Document segment
--------------------------------------------------

Category Archives: Fraud

At what age are you too old to manage your money?

I was fascinated to read an article with the above title that was published recently.  It was accompanied by a picture of an elderly couple and their caregiver walking with canes.

The article reflects many of our own observations.  We have been managing money for people for over thirty years.  During that time we have seen the effect of age and ill health on the people we work with.

Here’s the good news:

“Most people who don’t suffer from cognitive impairment can continue managing their money in their 70s and 80s, according to a report just published by the Center for Retirement Research at Boston College (CRR). But of course some older Americans, and especially financial novices who take over money management after the death of a spouse, will need help …”

Here’s the bad news:

As we get older our ability to process information slows down.  As a result, the elderly are more likely to be defrauded or abused by financial scams.  They may not open their mail regularly, have problems paying bills and fail to read and understand their financial statements and reports.

--------------------------------------------------

Record extracts
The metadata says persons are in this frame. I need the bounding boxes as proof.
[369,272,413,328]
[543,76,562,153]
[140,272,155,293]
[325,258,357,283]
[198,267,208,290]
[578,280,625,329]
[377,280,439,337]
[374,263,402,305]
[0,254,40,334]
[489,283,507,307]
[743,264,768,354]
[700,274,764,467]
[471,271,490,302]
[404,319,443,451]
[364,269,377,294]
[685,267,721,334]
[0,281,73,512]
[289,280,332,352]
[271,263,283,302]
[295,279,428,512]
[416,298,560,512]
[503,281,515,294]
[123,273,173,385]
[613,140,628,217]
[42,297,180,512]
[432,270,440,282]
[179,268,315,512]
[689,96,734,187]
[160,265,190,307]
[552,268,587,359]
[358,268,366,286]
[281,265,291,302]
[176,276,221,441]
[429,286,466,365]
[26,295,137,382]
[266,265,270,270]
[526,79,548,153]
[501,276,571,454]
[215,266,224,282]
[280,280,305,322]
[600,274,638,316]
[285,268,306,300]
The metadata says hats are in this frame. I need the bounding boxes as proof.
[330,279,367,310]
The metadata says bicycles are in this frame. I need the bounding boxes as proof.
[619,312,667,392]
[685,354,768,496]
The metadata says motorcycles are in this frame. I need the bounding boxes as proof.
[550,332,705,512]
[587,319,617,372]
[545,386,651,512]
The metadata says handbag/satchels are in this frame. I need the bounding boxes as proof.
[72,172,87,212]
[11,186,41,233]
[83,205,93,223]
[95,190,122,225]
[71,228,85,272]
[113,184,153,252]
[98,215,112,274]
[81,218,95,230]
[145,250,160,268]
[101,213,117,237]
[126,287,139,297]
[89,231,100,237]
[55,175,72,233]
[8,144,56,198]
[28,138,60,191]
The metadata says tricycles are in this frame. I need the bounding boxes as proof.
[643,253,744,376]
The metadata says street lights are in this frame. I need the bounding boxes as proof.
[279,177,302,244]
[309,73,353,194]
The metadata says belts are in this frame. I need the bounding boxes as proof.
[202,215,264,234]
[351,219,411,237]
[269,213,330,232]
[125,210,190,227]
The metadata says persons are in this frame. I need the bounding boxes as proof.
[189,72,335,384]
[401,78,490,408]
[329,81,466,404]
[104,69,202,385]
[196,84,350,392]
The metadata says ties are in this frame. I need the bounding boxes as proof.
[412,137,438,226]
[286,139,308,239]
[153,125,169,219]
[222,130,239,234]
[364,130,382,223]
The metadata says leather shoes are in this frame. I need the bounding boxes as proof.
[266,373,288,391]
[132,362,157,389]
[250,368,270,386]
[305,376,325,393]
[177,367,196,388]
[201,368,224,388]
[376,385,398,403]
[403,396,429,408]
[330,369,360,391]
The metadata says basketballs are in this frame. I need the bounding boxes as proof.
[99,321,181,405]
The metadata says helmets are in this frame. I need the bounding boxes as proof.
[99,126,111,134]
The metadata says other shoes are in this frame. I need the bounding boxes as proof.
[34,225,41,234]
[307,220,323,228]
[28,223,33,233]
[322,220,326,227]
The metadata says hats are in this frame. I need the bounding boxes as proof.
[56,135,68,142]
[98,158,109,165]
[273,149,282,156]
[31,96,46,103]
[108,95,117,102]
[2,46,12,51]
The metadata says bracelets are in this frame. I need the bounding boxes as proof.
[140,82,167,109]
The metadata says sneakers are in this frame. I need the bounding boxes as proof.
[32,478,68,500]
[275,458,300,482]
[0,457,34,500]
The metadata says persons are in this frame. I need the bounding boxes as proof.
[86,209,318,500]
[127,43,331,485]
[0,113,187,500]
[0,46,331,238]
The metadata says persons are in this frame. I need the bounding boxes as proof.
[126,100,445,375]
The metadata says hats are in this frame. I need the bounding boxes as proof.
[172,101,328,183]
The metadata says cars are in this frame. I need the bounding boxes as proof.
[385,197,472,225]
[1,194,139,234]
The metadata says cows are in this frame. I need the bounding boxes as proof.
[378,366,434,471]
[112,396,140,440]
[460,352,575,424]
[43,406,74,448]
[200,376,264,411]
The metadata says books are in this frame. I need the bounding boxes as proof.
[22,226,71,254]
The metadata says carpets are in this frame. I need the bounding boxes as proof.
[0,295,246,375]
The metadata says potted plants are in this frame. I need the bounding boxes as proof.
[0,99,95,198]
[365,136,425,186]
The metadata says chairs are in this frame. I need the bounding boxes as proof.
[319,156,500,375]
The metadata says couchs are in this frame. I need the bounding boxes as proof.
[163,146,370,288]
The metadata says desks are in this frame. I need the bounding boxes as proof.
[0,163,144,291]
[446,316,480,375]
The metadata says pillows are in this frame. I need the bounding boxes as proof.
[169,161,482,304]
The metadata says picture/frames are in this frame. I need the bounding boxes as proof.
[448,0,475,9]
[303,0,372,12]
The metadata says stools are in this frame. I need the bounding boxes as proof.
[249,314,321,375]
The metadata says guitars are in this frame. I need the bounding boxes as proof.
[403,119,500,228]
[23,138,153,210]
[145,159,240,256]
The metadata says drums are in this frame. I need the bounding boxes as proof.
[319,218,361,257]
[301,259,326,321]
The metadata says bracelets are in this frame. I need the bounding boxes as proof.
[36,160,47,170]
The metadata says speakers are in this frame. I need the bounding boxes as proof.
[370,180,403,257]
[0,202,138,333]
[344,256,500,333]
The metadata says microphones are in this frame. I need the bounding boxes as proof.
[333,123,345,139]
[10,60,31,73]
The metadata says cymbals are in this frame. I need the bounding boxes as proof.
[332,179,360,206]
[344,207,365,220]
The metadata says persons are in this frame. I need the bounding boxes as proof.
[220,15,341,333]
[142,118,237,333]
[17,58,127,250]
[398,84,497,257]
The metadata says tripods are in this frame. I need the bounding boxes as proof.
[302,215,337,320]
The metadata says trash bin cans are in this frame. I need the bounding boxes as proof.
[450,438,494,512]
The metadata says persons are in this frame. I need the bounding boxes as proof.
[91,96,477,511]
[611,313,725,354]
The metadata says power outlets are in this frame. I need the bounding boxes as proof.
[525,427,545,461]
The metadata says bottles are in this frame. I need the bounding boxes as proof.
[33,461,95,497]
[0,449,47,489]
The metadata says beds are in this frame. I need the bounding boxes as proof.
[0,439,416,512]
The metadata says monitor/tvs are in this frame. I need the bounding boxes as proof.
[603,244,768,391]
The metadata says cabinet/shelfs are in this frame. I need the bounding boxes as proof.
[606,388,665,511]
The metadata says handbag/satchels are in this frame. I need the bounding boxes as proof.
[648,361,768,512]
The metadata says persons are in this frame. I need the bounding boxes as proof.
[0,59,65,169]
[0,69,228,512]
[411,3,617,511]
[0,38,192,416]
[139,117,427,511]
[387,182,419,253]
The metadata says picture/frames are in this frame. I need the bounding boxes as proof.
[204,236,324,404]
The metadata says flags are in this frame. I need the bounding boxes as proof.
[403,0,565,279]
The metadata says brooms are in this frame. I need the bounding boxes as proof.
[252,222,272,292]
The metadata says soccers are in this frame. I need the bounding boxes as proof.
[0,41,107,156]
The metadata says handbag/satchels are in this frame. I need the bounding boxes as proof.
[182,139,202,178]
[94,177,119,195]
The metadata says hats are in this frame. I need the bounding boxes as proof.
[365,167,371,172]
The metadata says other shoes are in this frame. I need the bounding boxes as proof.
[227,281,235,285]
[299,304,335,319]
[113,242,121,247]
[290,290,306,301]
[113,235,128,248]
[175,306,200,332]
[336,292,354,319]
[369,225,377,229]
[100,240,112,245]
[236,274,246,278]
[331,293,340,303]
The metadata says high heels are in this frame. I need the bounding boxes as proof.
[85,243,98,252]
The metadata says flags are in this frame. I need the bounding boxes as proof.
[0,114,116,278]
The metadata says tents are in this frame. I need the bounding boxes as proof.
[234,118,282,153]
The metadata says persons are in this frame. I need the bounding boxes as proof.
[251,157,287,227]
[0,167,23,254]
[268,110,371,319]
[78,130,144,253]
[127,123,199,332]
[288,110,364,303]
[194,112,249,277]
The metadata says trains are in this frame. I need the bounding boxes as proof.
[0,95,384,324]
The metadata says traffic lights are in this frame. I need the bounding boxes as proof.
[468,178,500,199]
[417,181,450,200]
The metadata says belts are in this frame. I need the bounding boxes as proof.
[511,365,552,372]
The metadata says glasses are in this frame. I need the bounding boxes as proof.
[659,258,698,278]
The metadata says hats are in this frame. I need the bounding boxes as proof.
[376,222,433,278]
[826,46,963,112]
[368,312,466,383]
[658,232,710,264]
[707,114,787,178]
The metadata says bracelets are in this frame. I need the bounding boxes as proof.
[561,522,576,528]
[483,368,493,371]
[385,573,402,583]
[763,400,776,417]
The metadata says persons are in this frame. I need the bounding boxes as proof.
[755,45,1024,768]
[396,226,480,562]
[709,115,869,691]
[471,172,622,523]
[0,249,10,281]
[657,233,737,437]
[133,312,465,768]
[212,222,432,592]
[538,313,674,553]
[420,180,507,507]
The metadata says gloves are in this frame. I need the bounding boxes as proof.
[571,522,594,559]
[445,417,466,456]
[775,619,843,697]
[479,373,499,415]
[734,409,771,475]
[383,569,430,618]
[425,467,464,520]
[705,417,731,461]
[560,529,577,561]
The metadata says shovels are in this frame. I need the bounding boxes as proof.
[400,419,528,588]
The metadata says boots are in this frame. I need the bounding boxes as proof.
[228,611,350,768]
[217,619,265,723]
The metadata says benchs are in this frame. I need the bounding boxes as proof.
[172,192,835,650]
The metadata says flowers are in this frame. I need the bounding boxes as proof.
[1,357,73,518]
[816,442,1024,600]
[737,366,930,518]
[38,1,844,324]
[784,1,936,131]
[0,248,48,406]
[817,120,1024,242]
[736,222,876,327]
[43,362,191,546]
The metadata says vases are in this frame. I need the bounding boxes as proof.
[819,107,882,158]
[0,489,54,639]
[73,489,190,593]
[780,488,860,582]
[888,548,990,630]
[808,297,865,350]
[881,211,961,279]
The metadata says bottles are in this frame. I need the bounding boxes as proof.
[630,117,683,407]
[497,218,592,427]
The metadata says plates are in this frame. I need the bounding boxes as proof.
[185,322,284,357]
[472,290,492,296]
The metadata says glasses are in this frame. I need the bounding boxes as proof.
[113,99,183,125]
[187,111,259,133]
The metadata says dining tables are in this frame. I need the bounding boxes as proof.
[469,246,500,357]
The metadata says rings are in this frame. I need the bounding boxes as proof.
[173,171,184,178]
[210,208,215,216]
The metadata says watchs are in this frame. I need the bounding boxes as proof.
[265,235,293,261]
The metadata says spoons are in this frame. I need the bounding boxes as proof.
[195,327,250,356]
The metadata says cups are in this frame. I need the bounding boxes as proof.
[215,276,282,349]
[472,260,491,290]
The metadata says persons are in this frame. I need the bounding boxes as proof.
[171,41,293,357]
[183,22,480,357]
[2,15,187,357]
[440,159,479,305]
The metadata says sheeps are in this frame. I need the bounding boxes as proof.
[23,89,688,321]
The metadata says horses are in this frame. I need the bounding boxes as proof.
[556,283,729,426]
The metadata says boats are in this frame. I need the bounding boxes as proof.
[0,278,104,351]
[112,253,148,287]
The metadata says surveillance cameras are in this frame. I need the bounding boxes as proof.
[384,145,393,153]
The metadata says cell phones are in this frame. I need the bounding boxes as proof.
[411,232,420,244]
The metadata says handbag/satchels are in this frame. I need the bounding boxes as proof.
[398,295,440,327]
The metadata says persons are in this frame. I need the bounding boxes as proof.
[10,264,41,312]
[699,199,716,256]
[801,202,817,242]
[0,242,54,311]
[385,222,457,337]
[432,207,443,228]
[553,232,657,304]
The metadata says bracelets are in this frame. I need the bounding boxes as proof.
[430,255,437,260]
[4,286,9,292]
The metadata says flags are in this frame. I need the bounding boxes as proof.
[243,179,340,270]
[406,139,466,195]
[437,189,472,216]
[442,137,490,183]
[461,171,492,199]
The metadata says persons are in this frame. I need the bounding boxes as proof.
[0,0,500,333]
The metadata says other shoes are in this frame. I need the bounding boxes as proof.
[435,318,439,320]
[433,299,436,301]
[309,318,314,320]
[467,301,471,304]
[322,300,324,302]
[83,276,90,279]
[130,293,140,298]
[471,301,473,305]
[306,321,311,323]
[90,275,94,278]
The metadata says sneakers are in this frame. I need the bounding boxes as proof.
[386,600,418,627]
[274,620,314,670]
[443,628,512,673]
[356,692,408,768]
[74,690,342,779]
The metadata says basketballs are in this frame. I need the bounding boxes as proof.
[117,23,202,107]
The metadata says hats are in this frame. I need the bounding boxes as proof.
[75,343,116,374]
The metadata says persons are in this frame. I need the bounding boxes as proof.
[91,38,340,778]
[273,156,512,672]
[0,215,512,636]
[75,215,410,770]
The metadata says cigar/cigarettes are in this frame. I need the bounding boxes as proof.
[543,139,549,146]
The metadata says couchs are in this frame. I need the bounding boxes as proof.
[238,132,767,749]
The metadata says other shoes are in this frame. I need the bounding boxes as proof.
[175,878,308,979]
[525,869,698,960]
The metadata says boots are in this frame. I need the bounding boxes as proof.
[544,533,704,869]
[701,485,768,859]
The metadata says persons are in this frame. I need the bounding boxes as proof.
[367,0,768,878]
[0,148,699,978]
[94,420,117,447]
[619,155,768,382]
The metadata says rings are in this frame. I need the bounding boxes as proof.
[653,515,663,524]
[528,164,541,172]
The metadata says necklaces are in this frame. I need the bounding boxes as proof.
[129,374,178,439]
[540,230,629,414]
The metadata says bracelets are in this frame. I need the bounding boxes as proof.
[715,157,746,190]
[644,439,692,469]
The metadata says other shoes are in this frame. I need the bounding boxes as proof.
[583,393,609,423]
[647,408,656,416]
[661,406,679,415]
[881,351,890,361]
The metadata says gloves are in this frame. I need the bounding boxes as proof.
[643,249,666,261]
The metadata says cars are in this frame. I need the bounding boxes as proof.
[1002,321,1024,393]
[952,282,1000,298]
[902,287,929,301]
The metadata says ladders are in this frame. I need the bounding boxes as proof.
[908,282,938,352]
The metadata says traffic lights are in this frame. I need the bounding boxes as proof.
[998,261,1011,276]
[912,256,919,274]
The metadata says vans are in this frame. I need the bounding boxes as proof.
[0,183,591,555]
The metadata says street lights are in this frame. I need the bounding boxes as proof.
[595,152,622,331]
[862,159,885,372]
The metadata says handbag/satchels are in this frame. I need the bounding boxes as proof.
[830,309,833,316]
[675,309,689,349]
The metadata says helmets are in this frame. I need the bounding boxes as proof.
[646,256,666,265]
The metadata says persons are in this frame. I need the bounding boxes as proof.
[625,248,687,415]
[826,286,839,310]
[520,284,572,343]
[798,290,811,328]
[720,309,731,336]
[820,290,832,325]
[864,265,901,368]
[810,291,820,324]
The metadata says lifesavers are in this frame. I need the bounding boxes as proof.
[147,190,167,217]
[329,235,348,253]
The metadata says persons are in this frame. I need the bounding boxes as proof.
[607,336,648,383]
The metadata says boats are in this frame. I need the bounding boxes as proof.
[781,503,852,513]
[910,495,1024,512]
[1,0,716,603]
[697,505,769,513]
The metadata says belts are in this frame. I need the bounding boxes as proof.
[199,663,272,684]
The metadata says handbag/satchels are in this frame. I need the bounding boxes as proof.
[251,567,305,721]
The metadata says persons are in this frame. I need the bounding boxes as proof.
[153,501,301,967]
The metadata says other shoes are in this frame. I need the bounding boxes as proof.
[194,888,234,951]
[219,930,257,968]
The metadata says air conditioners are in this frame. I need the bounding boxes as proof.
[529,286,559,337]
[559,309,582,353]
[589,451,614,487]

--------------------------------------------------

Exercise goal
Continue the blog post above on older people managing their money, picking up right after its last sentence.

Answer
If you’ve never made investment decisions, paid the bills, balanced the family checkbook or reviewed the investment accounts you are especially vulnerable.  This if often true of older couples in which the wife managed the household and the husband managed the family finances.

As we get older, there are a few basic things that we should do to protect ourselves and our loved ones.

  1. Have a spending plan for your retirement years.
  2. Make sure that your spouse and your financial advisor knows about the plan and knows where your accounts are so that they can be monitored for fraud or abuse.
  3. At some point you or your spouse should agree to transfer your responsibility for managing your investments, and make sure that both members of a couple should know how to run the household finances.

For guidance on these issues, we suggest ordering a copy of BEFORE I GO and BEFORE I GO WORKBOOK.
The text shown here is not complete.